TASKS TO CARRY OUT:
1. Reproduce the part of the data-plane text that opens with the words containing "With multiple worker" and closes with "flow tables (pktio/src/flow_table.c).".
2. Pick up the data-plane text after its final line and keep writing it.

TEXT SEGMENT:

• • • • • • •

A Network Instance (NI, also called NWID in code) is the data-plane's equivalent of a VRF. Each DNN/APN maps to a network instance with its own:

Routing table (FIB)
IP address space
GRE tunnels
Service chain configuration

Chapter 7: Traffic Spraying

Why Spraying?

With multiple worker CPUs, incoming traffic must be distributed. Spraying is how packets are assigned to worker cores. The goal: even load distribution while keeping related packets on the same core (for stateful processing).

Spraying Modes

Mode	Hash Key	Use Case
Session	GTP TEID	All packets of one session → same core
Flow	5-tuple (src/dst IP, ports, proto)	Per-flow affinity
GRE	GRE key	GRE tunnel-based distribution
Packet	Round-robin or RSS	Maximum parallelism (stateless)

In the code: See pktio/src/ingress_spraying.c and pktio/src/ingress_spraying.h. The spraying logic uses the five-tuple hash (pktio/src/five_tuple.c) and flow tables (pktio/src/flow_table.c).

Eventdev (Hardware-Assisted Spraying)

On supported NICs, DPDK's eventdev framework can do spraying in hardware/firmware, offloading the ingress CPU. See pktio/src/eventdev.c.

// From pktio/src/eventdev.h — eventdev configuration
// Eventdev distributes packets to worker cores based on flow_id
// This avoids software-based spraying overhead

Chapter 8: Packet I/O (PKTIO)

Overview

The pktio/ directory is the packet I/O subsystem — the interface between the data-plane and the network. It abstracts multiple backends behind a common API.

PKTIO Backends

Backend	File	Use Case
libpio	`pktio_libpio.c`	Production: DPDK-based high-performance I/O
linux	`pktio_linux.c`	AF_XDP / raw sockets for non-DPDK environments
pktsock	`pktio_pktsock.c`	Testing: packet sockets (used in SFT/contest)
tap	`pktio_tap.c`	Testing: TAP devices for local testing
native	`pktio_native.c`	Native Linux networking

Key PKTIO Concepts

Packet classification (classifier.c) — Determines packet type (GTP, GRE, plain IP, ARP, etc.)

• • • • • • •

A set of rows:
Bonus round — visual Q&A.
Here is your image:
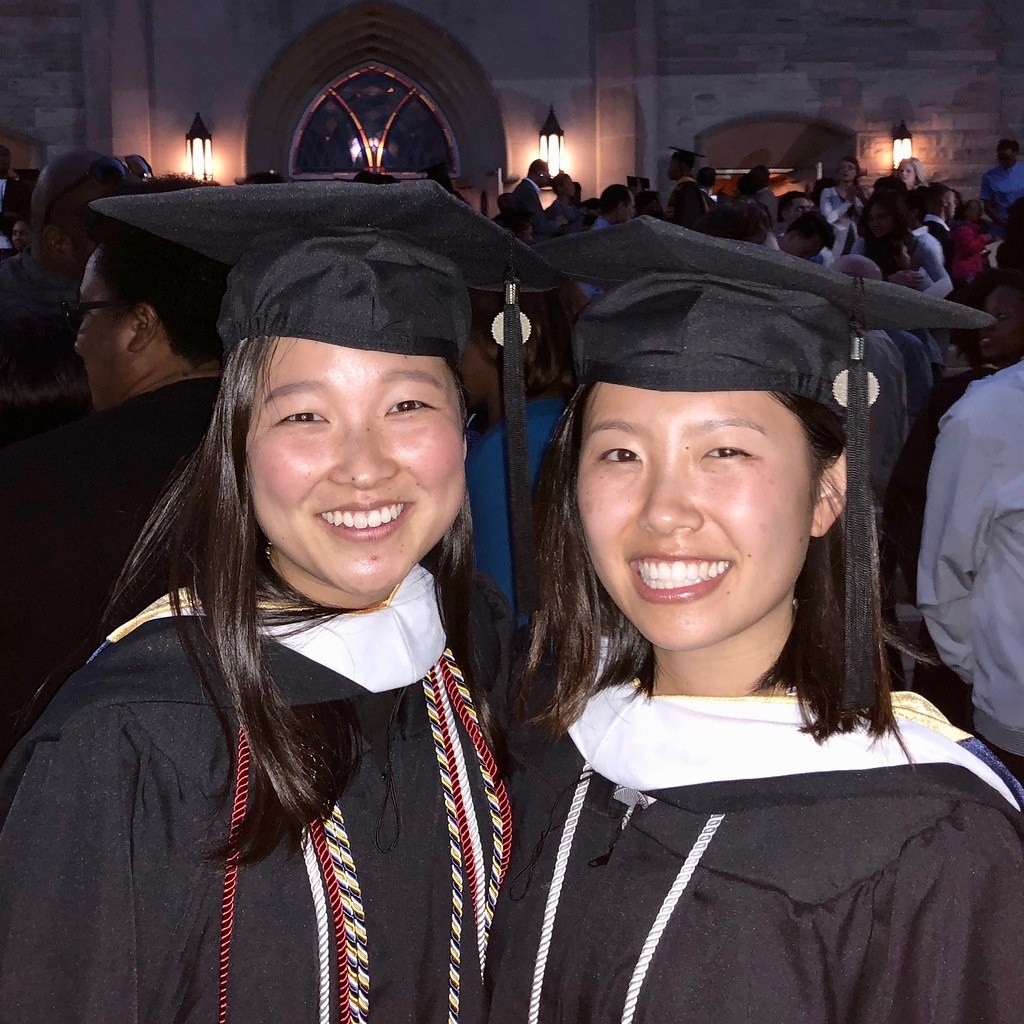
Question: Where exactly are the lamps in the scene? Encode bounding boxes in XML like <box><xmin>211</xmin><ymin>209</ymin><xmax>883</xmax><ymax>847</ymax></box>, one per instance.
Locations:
<box><xmin>536</xmin><ymin>103</ymin><xmax>566</xmax><ymax>190</ymax></box>
<box><xmin>892</xmin><ymin>119</ymin><xmax>912</xmax><ymax>173</ymax></box>
<box><xmin>185</xmin><ymin>112</ymin><xmax>214</xmax><ymax>181</ymax></box>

• • • • • • •

EXPECTED OUTPUTS:
1.
With multiple worker CPUs, incoming traffic must be distributed. Spraying is how packets are assigned to worker cores. The goal: even load distribution while keeping related packets on the same core (for stateful processing).

Spraying Modes

Mode	Hash Key	Use Case
Session	GTP TEID	All packets of one session → same core
Flow	5-tuple (src/dst IP, ports, proto)	Per-flow affinity
GRE	GRE key	GRE tunnel-based distribution
Packet	Round-robin or RSS	Maximum parallelism (stateless)

In the code: See pktio/src/ingress_spraying.c and pktio/src/ingress_spraying.h. The spraying logic uses the five-tuple hash (pktio/src/five_tuple.c) and flow tables (pktio/src/flow_table.c).

2.
Five-tuple extraction (five_tuple.c) — Extracts src/dst IP, ports, protocol for flow hashing
Flow table (flow_table.c) — Tracks active flows for stateful processing
NWID table (nwid_table.c) — Maps tunnel keys to network instance IDs
Encapsulation (pktio_encap*.c) — GRE, MPLS, IP encap/decap
Packet flow expiry (packet_flow_expiry.c) — Timeout inactive flows

// The main PKTIO public API (pktio/include/pktio/pktio.h)
// ~50K lines — this is the largest header in the project
// Key functions:
pktio_t* pktio_create(...);
void pktio_start(pktio_t* pktio);
void pktio_stop(pktio_t* pktio);
int pktio_rx_burst(pktio_t* pktio, pktio_packet_t* pkts, int max);
int pktio_tx_burst(pktio_t* pktio, pktio_packet_t* pkts, int n);

FIB (Forwarding Information Base)

The pktio/fib/ subdirectory contains the FIB — the routing lookup table used during packet forwarding. It's a longest-prefix-match (LPM) structure optimized for fast lookups.

Chapter 9: UPF Engine & DPI

UPF Module (`upf/`)

The upf/ directory handles UPF-specific session logic — PDR installation, FAR application, URR counting. It works closely with the service chaining engine.

DPI (Deep Packet Inspection)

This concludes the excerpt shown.